An economic analysis written by Nordea, the Baltic and Scandinavian financial services group:
At the threshold of the new decade it is clear that the world economy has finally moved out of recession. But in its latest research report, Economic Outlook, Nordea forecasts a moderate economic upswing that will only gradually gain momentum.
– The huge financial sector rescue packages and significant concerted G20 easing of economic policies to kick-start the economies have been highly successful, says Nordea’s Global Chief Economist Helge J. Pedersen.
Economic growth especially in South-East Asia spearheaded by China has been strong, and industrial production in this region is now higher than before the collapse of Lehman Brothers. In the rest of the world, production has been set back several years despite the increased momentum. Global capacity utilisation remains weak, and this dampens investment needs and worsens the labour market situation. It further reduces the likelihood of strong private consumption growth.
– So even though the situation has improved, we still basically believe that the current economic upswing will be moderate and only gradually gain momentum. So far the upswing in the industrialised countries has been driven by expansionary economic policies and inventory changes, says Helge J. Pedersen.
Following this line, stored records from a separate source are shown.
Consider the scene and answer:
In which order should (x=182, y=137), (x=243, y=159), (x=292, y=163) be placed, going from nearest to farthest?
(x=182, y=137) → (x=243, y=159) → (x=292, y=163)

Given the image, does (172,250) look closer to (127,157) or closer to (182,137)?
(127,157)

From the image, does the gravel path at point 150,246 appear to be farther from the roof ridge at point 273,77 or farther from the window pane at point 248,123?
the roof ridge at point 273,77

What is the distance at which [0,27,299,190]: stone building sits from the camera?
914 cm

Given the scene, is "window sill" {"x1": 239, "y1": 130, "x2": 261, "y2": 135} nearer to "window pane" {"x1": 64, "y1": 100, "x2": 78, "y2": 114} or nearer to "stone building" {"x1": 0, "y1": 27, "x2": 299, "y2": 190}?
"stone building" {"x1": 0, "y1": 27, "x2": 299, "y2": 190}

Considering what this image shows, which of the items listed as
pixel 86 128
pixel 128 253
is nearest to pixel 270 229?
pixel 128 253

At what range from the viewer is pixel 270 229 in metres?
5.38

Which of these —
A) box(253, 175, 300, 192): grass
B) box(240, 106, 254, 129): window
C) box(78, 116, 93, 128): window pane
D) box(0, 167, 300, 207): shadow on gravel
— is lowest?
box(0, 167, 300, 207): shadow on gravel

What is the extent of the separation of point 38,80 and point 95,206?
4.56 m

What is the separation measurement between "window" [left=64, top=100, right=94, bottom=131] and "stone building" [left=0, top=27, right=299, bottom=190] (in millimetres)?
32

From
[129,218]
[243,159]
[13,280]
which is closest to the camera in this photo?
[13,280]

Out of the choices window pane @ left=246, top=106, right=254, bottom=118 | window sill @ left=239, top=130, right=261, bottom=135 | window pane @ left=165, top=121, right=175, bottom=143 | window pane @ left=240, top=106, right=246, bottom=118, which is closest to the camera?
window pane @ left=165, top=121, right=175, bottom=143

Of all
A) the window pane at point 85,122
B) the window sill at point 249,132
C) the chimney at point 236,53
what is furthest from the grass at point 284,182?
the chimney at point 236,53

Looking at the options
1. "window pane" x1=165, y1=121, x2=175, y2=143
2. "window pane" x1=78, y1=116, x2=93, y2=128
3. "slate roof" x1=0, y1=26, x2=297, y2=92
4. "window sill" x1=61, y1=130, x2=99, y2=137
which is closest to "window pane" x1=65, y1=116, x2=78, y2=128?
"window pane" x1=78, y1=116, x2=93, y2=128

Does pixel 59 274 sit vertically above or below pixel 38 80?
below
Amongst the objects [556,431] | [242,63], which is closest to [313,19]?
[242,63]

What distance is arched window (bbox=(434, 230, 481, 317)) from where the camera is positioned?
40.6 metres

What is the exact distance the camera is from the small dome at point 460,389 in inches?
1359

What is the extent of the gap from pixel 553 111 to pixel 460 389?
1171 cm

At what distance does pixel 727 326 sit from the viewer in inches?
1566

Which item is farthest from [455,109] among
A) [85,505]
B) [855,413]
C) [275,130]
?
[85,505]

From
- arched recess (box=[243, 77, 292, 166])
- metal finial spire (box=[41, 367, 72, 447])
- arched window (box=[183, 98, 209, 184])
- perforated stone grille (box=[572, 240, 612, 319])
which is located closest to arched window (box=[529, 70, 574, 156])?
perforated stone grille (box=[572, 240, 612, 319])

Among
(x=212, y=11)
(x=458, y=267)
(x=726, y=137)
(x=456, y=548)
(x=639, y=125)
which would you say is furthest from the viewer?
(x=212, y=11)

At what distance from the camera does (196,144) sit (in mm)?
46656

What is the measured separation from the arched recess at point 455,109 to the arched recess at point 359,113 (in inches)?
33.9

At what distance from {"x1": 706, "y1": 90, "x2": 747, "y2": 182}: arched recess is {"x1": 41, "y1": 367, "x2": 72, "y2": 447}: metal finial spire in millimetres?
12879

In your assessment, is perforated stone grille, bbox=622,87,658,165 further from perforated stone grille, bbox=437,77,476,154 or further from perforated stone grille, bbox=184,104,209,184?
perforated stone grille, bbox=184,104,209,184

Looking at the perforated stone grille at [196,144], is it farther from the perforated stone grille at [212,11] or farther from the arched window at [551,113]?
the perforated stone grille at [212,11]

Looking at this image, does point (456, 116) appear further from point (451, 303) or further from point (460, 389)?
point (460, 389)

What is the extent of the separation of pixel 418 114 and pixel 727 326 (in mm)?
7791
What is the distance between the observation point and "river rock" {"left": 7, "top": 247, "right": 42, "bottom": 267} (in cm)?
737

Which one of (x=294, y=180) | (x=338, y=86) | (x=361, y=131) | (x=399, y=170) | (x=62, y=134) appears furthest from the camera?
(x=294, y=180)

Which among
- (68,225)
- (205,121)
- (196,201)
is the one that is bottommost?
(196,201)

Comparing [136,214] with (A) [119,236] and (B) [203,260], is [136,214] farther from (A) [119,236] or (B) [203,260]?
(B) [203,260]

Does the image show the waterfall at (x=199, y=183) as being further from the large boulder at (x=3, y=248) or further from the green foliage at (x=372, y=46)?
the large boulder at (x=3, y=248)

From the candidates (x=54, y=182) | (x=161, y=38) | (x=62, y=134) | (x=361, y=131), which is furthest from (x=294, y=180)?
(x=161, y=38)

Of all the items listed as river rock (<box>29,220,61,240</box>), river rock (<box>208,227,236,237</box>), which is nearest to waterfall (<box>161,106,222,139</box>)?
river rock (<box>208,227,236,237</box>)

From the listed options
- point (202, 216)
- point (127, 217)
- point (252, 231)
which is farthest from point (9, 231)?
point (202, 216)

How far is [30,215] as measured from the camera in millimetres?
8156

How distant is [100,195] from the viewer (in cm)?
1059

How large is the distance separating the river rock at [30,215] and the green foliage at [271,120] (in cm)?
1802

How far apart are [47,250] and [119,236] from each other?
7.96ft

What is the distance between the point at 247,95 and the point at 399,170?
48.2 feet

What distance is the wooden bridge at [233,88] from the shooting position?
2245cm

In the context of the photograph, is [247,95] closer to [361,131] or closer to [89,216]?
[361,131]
– The coming six months will provide the ultimate litmus test of final demand and especially private consumption, says Helge J. Pedersen.
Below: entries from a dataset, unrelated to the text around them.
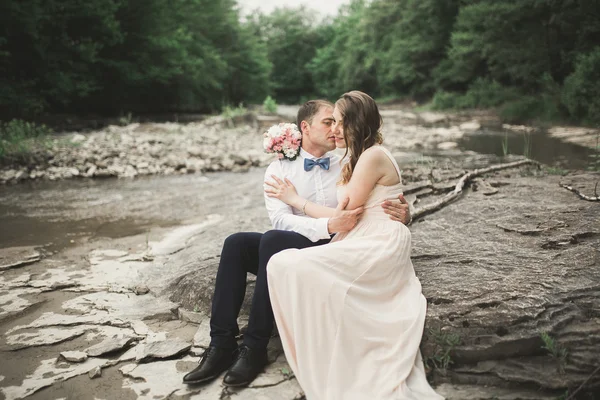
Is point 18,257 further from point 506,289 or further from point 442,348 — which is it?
point 506,289

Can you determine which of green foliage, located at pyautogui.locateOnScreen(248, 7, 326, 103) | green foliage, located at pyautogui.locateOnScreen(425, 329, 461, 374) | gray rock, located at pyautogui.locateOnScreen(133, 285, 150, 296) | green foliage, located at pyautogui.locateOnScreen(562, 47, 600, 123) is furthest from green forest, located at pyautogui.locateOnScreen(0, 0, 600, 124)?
green foliage, located at pyautogui.locateOnScreen(248, 7, 326, 103)

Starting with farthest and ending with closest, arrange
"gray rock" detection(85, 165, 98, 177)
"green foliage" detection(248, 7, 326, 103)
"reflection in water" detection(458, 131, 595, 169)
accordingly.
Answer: "green foliage" detection(248, 7, 326, 103)
"gray rock" detection(85, 165, 98, 177)
"reflection in water" detection(458, 131, 595, 169)

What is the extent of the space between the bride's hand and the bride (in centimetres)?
57

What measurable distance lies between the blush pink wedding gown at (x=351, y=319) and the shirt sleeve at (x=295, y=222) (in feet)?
1.01

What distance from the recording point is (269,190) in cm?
312

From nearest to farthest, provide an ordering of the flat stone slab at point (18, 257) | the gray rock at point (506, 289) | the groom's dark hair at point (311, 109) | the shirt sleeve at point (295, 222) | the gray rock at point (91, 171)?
the gray rock at point (506, 289) < the shirt sleeve at point (295, 222) < the groom's dark hair at point (311, 109) < the flat stone slab at point (18, 257) < the gray rock at point (91, 171)

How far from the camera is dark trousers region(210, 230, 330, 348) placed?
2564 mm

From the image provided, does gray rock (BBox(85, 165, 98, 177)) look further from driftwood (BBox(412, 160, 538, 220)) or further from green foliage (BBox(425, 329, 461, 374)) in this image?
green foliage (BBox(425, 329, 461, 374))

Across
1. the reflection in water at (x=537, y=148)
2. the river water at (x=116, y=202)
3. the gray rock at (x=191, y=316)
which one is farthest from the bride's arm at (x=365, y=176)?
the reflection in water at (x=537, y=148)

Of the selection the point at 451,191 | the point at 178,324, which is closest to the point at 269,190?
the point at 178,324

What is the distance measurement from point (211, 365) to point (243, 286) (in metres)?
0.50

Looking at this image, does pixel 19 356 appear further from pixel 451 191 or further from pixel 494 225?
pixel 451 191

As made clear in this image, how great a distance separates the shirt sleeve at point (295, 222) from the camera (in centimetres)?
284

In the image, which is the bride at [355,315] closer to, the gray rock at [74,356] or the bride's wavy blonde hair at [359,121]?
the bride's wavy blonde hair at [359,121]
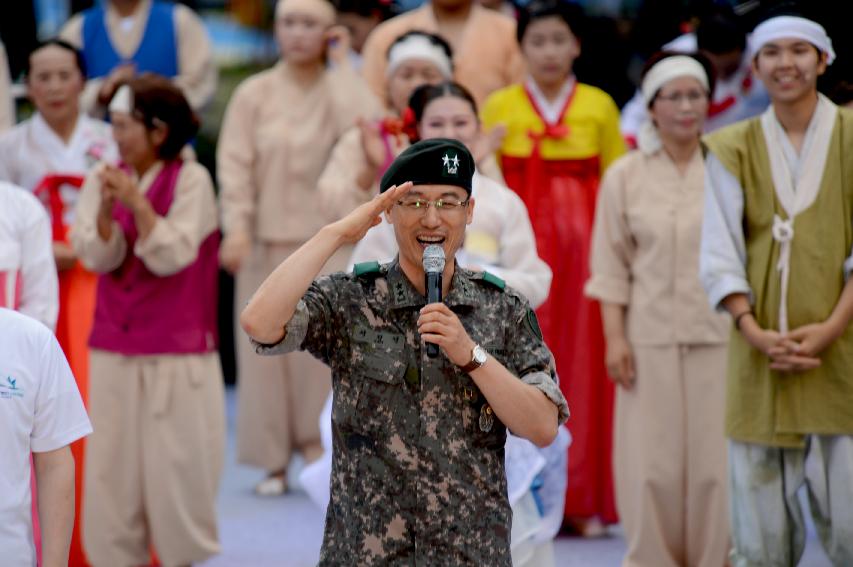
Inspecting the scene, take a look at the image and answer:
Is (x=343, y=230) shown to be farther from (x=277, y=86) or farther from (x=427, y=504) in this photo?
(x=277, y=86)

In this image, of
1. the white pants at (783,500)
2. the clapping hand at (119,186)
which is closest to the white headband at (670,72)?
the white pants at (783,500)

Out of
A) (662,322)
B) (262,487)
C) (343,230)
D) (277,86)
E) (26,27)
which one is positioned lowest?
(262,487)

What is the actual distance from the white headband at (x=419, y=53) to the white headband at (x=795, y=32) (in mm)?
1465

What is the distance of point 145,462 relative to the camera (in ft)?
17.0

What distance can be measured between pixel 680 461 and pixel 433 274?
7.72 ft

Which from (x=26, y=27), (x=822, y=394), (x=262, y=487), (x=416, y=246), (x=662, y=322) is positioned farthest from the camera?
(x=26, y=27)

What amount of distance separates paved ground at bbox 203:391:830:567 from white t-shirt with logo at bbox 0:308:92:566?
243 cm

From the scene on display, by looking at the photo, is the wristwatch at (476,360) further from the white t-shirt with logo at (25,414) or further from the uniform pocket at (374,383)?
the white t-shirt with logo at (25,414)

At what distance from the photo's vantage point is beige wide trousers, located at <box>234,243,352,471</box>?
6.56 meters

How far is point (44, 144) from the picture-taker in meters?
5.79

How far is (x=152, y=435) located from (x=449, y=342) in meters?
2.62

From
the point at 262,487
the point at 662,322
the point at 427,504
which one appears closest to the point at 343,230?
the point at 427,504

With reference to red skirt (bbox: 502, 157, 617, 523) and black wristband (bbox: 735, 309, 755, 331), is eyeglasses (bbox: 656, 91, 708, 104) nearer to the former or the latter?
red skirt (bbox: 502, 157, 617, 523)

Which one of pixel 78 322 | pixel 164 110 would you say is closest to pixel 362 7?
pixel 164 110
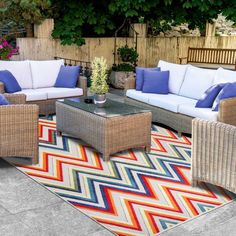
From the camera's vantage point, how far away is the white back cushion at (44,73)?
6492 mm

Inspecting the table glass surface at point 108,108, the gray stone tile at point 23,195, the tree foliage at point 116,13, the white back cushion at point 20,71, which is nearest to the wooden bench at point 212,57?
the tree foliage at point 116,13

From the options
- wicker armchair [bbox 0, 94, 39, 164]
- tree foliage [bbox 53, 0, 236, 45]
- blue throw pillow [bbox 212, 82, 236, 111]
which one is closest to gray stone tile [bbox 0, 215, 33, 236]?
wicker armchair [bbox 0, 94, 39, 164]

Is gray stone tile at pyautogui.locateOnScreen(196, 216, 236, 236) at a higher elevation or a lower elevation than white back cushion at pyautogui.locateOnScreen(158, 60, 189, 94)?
lower

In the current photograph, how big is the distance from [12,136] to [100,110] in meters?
1.13

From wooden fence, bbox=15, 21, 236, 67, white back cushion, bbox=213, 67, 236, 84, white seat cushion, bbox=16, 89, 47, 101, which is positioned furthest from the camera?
wooden fence, bbox=15, 21, 236, 67

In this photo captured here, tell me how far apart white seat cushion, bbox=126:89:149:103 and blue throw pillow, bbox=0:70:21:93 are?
1.74 meters

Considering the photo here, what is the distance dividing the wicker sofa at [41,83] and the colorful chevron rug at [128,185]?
1230 mm

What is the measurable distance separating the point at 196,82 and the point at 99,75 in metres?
1.72

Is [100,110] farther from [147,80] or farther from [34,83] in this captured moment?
[34,83]

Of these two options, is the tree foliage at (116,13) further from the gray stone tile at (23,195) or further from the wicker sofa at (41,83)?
the gray stone tile at (23,195)

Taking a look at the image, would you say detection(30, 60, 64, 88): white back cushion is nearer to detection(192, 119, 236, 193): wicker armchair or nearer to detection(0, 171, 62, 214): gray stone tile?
detection(0, 171, 62, 214): gray stone tile

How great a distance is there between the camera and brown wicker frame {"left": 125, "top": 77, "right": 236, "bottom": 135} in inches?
183

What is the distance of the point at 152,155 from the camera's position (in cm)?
459

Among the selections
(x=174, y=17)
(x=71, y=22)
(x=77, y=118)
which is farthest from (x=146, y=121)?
(x=174, y=17)
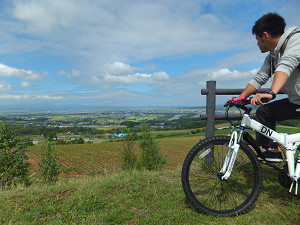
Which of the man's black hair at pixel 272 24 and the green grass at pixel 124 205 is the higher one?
the man's black hair at pixel 272 24

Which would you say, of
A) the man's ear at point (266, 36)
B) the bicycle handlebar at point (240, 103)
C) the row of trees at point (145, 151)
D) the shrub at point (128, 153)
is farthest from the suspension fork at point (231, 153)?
the row of trees at point (145, 151)

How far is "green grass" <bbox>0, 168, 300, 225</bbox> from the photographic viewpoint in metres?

In terms of economic growth 2009 was an annus horribilis for the Danish economy. Now the Danish economy may be in for some years of growth in positive territory. The budding signs of international growth have brightened the prospects for Danish exports, and consumer spending looks set to increase noticeably again this year after a significant setback in 2009. Income tax cuts and lower interest rates will boost households’ overall disposable income despite a persistent increase in unemployment in 2010.
The Swedish economy deteriorated sharply at the end of 2008 and the beginning of 2009, but recovered slowly during the following quarters. Economic growth is expected to pick up in 2010, mainly driven by private consumption and inventory changes. Exports, supported by improved global trade, will also contribute to this increase. Headline inflation is seen picking up in 2010, while core inflation will decline and remain below the Riksbank’s two per cent target. With stronger growth, an improved labour market and high credit growth, the Riksbank will likely start raising the repo rate during the year. We expect the repo rate to be two per cent by end 2010.
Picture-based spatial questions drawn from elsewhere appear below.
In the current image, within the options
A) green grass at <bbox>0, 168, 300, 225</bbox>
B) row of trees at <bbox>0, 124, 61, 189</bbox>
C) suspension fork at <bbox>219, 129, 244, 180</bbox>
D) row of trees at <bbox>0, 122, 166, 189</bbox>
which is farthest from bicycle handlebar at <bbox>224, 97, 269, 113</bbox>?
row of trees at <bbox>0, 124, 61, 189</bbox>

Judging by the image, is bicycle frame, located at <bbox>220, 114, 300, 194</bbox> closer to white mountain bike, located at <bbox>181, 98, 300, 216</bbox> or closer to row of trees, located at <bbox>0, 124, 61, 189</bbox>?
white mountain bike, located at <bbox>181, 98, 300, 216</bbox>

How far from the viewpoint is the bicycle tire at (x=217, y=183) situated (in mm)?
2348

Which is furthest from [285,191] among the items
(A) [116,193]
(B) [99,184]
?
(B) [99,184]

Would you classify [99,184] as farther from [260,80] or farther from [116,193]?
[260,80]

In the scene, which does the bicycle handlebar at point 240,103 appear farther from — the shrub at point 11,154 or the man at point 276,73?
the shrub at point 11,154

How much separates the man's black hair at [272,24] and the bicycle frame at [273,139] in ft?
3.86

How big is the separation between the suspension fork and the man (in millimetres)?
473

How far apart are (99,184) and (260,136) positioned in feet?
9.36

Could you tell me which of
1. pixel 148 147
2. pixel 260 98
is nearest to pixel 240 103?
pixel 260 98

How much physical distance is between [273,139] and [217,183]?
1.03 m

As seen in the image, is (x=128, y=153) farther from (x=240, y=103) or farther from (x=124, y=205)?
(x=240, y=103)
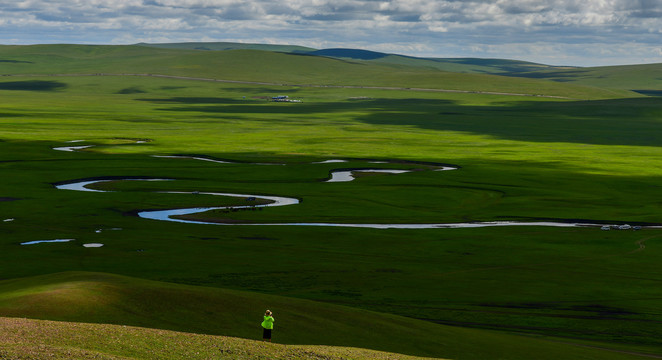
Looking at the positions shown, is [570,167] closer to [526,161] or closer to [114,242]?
[526,161]

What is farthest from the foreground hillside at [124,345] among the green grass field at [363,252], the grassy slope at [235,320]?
the green grass field at [363,252]

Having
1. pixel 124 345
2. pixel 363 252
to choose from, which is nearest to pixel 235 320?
pixel 124 345

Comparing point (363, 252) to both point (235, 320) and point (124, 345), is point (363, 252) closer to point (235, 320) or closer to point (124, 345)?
point (235, 320)

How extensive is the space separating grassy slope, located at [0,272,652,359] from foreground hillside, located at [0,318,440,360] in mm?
141

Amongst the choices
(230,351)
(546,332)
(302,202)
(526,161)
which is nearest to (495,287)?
(546,332)

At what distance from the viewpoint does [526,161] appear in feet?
510

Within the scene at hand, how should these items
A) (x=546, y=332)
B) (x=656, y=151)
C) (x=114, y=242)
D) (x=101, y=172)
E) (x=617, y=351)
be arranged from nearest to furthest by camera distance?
(x=617, y=351) < (x=546, y=332) < (x=114, y=242) < (x=101, y=172) < (x=656, y=151)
In a historical context the setback in Norway was relatively strong, but compared to other countries it was fairly mild. In the second and third quarter last year growth in mainland production moved back into positive territory. Particularly the massive fiscal and monetary policy stimuli got the economy going again and contribute to growth also in 2010. In 2011 growth in the economy may slow as a result of higher interest rates, fiscal policy tightening and a decline in oil investment. With strong growth throughout 2010, Norges Bank will hike rates further, but in 2011 the pace of monetary tightening will slow. Norwegian interest rates will rise less than the market currently prices in and should therefore not trigger significant strengthening of the Norwegian krone.
The Finnish economy returned to growth in the summer of 2009 after a steep export-led collapse during the winter. This year exports will rebound in tandem with world trade and also household demand will recover supported by increased consumer confidence. On the whole, in 2010 the Finnish economy should grow faster than the rest of the Euro area. The unemployment rate has so far risen less than feared and it is set to peak in the summer. Finnish public finances will remain in relatively good shape and the public sector deficit is not expected to exceed the three per cent limit. Nevertheless, there will be challenges to overcome if the government is to meet the ambitious medium-term surplus targets, and this will shape the political debate ahead of the 2011 elections.